暫くするとコンコンコンとノックの音がして病室の扉が開いた。
「失礼します」声の方に視線を向けると30代くらいの男性と先ほどの女性が病室に入ろうとしていた。
「ドクターの田中です。体調はどうですか?少し診察をさせてくださいね」
「あなたの名前を教えて貰えますか?」
「
「記憶の方は問題なさそうですね。胸の音とバイタルも特に問題はないかな。それで、北岡さんと話したいという方がいらっしゃるのですが、少し時間宜しいですか?」
診察を終えた先生からそう聞かれ俺が先ほどまでの事を思い返していると俺の返事も待たずにスーツ姿の二人組の男が入ってきた。
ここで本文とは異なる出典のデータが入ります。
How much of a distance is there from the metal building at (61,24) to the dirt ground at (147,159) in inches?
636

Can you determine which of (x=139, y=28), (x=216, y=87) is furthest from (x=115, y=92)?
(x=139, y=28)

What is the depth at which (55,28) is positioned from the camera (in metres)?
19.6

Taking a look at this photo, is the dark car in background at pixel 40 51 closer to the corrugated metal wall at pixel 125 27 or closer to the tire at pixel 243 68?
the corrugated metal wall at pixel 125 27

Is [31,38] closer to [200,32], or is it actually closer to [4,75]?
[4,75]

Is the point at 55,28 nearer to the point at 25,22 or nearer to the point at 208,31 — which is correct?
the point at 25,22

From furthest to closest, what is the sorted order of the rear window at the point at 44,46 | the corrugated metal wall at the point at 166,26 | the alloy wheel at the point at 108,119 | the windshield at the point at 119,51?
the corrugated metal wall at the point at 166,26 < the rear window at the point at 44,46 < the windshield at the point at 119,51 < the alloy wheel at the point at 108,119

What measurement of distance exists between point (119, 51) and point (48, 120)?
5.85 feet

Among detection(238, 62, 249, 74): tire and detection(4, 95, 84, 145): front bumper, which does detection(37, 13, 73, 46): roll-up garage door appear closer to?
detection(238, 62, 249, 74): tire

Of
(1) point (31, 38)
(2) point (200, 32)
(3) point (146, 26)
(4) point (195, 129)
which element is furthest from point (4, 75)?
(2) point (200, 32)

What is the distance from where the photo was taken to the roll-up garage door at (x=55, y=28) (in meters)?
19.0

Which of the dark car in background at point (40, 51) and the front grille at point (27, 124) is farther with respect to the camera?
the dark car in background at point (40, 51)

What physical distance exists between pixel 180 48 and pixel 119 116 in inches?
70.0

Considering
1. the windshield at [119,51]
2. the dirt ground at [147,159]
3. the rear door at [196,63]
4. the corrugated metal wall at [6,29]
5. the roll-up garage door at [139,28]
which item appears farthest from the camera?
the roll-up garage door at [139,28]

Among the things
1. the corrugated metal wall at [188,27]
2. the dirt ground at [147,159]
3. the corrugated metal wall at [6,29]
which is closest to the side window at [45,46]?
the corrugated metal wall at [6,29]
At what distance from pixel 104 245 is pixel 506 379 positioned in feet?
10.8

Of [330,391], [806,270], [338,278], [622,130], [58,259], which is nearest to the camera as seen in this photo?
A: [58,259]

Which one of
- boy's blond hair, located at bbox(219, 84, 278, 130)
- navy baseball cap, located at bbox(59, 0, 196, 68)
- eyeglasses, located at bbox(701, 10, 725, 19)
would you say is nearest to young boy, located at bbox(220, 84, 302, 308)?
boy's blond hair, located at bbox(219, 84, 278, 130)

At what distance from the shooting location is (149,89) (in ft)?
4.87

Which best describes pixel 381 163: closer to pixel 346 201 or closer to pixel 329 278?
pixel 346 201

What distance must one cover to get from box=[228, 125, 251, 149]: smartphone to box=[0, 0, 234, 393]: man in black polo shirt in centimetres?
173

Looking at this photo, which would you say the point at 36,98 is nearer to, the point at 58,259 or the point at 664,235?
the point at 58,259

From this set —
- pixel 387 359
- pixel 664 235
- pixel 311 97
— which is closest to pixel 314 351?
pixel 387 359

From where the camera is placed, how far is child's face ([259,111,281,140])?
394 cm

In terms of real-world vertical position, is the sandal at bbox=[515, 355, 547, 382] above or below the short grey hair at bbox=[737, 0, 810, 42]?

「北岡廉弥さんですね?刑事の高山です」そう言いながら胸ポケットから警察手帳を取り出して見せられた。もう一人は池田と名乗った
「目が覚めたばかりで申し訳ないのですが、事件の事を聞かせてください」高山刑事が真剣な表情で言う。俺は返事をしてさっき自分の身に起きた事を話し始めた。
「寒くて目が覚めたら暗闇にいました。男の人がいて拳銃を持っていました。俺、殺されそうになって…」話していると段々と怒りが込み上げてきた。
なんで俺が訳もわからず殺されないといけないんだ!
グッと拳を握っていると高山刑事が優しい声で俺に話しかけてきた。
「君が怒る気持ちはわかるけど落ち着いて。我々も今、全力で捜査しているし、君をあんな所で拘束していた犯人は必ず捕まえる。でも、その為には情報が足りないんだ。どんな事でもいい。少しでも違和感を感じた事や何か覚えている事はないかな?」
高山刑事の言葉を聞いて事件の事を最初から思い返してみると、ふと気になる事を思い出した。
「…そういえば。犯人の声を聞いた時にどこかで聞いた事があると感じたんです。でも自信はないし俺の勘違いかも」
俺の言葉を聞いて高山刑事と池田刑事が顔を見合わせていた。そして、何かを俺の目の前に差し出した。
「この花を知っていますか?オトギリソウという花なんですが」そう言いながら俺の目の前に花の写真を置いた。